I’ve had trouble printing pictures of yellow flowers like Rudbeckia, which my camera records as 100% saturated so they are out of gamut for the camera to begin with and the yellow I do get is out of gamut for print so if I don’t bring the colors into gamut in post the printer does it for me which often looks awful.

I learned to turn on the Gamut warning in photoshop and have a choice of a few ways to bring colors into the CMYK gamut so I can make something that looks the same on the screen and print.

Blue sky in photographs are usually out of the print gamut but again, people don’t complain.

What’s bothered me the most is that when I med red-green anaglyph stereograms an sRGB red gets turned into (186,16,15) on a Display P3 monitor which includes Apple mobile devices. The excess green goes through the wrong lens to the wrong eye.
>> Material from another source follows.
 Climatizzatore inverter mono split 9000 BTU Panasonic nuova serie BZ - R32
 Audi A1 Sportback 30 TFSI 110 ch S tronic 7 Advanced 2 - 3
This can be dealt with by attaching a color profile, but you can’t always pick one to match the device so you might attach a too-saturated profile and figure a stereogram will look weird anyway.

My bit about natural greens not being very saturated comes from the fact that grass and trees do OK in anaglyphs because they tend to the yellow side and show up enough in the red channel that it works, although now that I LUT grade my non-sports photos I am thinking of making a cube map that desaturates colors in the right way to make the left-right value balance closer.